Some memory-jogging tags: Vietnam War, fiction. Historical fiction. Voyager 2. Space program. Family life. Fathers and sons. Letters. Family secrets. Grandmothers.

MS Rating: Great.

Quotes: P 224: The mom said, “I never acknowledged the sacrifice he made, how much he had to give up. It killed him to leave you and Janet – he knew he’d miss so much of your growing up.” She closed her eyes. “You’d think I could have written and told him that.”
P 155: Mr. Meyer said, “I’ve met a lot of people in my life, Theo. People who truly examine things – examine themselves, even. And people who don’t I see it in school all the time – the kids who just memorize for the test and the kids who really want to understand. You’re someone who wants to understand. The road you’re choosing is the harder one. But your life will be richer because of it.”


The Wednesday Wars by Gary D. Schmidt, 2007
Holling Hoodhood is the only child in Mrs. Baker’s seventh-grade class at Camillo Junior High that is not either Jewish or Catholic and doesn’t dismiss early on Wednesday afternoons to attend religious class. So Mrs. Baker teaches him Shakespeare. The story follows Holling through his school year, month by month, filled with humor, humiliation, clumsiness, family dysfunction, Shakespeare, friendship and first love, baseball, track, camping, and finding himself. Set against the background of the Vietnam era, I found this story humorous and very engaging.

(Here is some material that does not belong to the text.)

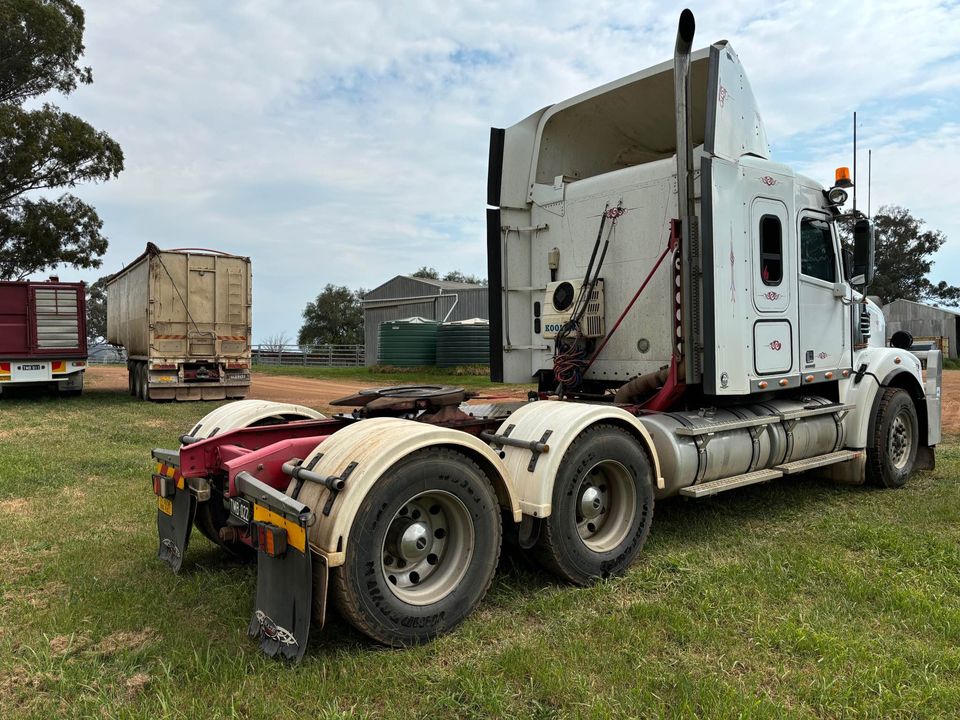 2012 FREIGHTLINER CORONADO PRIME MOVER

Some memory-jogging tags: Vietnam War, fiction. Family life. Long Island, fiction. Baseball, Yankees, fiction. William Shakespeare’s plays, fiction. Humorous story. Historical fiction.

MS Rating: Great.

Quotes: P 118: Vengeance is sweet. Vengeance taken when the vengee isn’t sure who the venger is, is sweeter still.
P 223: I saw my town as if I had just arrived. It was as if I was waking up. You see houses and buildings every day, and you walk by them on your way to something else, and you hardly see. You hardly notice they’re even there, mostly because there’s something else going on right in front of your face. But when the town itself becomes the thing that is going on right in front of your face, it all changes, and you’re not just looking at a house but at what’s happened in that house before you were born. That afternoon, driving with Mrs. Baker, the American Revolution was here. The escaped slaves were here. The abolitionists were here. And I was here.
P 226: And I realized that the biggest part of the empty in the house was my sister being gone. Maybe the first time that you know you really care about something is when you think about it not being there, and you know – you really know – that the emptiness is as much inside you as outside you.